Hacker News new | ask | show | jobs
by 1337biz 4840 days ago
No, and the reason is very simple. The whole discussion shows, that you can have zero trust in national governments. It is therefore save to assume, that you can not count the slightest bit on any retirement plans that have some form of government involvement. Even if you only get some modest apartment in a European metro area as you personal retirement plan, you are way beyond the 100k. Do you really want to steal the money from people who saved money all life just to have some decent retirement? (The "bank account" argument doesn't really count, as the BCG report outlines how they are gunning for real estate owners next).
1 comments

Do you really want to steal the money from people who saved money all life

You seem to be arguing they should not have taken any money at all, which I of course agree with.

My point was that if they take money (which they did) then they should at least have spared the <100k accounts.

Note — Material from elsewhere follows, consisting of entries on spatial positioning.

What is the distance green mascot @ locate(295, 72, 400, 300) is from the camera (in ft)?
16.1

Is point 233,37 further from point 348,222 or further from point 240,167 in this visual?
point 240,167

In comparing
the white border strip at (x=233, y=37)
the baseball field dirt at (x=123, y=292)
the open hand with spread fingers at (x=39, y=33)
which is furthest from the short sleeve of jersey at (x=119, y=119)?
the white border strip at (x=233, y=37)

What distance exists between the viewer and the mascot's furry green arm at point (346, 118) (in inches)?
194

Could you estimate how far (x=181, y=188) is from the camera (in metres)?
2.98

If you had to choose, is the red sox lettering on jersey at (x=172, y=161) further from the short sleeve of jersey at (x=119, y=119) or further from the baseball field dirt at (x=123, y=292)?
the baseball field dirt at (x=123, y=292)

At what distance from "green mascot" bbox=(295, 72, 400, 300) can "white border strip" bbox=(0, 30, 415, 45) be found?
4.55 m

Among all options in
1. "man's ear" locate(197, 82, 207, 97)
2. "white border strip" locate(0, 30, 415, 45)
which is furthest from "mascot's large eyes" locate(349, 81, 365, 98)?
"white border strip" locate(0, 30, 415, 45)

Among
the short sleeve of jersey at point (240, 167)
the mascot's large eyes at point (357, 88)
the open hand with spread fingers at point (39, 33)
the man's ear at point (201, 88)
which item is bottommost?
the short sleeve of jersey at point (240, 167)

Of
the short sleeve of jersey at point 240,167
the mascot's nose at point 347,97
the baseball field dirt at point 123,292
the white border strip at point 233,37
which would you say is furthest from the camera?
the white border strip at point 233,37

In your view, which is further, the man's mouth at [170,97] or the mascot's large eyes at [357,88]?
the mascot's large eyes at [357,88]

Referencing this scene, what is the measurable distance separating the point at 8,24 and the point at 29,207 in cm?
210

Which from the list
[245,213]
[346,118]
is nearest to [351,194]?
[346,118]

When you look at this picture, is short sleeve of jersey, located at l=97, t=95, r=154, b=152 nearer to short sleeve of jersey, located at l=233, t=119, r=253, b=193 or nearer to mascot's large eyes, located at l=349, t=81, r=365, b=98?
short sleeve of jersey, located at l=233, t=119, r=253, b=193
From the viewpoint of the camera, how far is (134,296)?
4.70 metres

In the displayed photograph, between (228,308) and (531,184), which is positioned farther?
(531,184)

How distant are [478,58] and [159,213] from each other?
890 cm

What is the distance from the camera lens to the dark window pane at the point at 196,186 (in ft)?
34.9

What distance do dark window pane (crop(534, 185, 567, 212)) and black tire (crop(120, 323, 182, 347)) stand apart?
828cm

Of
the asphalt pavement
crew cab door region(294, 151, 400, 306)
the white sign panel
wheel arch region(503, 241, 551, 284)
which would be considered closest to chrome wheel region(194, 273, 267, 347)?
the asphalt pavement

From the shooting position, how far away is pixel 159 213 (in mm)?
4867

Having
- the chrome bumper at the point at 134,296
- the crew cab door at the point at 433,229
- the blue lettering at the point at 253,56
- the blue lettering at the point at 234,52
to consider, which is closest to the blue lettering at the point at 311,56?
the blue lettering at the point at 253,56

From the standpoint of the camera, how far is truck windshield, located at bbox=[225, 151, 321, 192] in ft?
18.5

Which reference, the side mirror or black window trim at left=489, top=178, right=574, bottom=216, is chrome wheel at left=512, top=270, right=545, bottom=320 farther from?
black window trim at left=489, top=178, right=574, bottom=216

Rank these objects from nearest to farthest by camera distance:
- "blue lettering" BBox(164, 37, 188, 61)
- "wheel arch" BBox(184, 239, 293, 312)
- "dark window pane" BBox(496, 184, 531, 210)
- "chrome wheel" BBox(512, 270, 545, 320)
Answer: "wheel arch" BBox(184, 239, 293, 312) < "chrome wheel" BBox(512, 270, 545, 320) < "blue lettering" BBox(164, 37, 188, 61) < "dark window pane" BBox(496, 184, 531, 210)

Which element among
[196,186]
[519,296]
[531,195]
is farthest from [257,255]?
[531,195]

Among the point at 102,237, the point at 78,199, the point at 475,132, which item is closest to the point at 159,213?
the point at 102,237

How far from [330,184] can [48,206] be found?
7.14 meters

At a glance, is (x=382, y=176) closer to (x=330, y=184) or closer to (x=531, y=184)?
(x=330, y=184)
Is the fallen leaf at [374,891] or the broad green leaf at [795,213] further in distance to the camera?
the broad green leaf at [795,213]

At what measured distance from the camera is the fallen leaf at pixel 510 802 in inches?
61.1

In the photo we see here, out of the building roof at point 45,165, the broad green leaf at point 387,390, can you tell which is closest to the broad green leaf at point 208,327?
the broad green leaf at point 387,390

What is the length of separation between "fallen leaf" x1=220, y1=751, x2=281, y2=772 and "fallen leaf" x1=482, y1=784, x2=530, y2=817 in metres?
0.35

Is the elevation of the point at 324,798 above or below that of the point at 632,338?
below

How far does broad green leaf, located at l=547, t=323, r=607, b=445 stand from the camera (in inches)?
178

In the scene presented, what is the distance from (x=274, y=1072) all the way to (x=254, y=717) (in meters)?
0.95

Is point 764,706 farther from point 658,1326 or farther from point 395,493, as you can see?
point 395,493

I was trying to give the simple answer to the rhetorical question "what's the alternative?".

They overstepped two red lines here. Applying a sudden-tax to their citizens is the first, and taking it from the people who can least spare it is the second. My response was only concerned with the second line, because that is the really explosive one (civil unrest, bank run).

I personally find it great that they didn't spare the <100k accounts. It would have been much easier to do otherwise, as the "let's just take it from the rich" perspective is easy to sell nowadays in Europe. But taking it from those with under 100k accounts takes the fight to the streets and let politicians "feel" the backslash.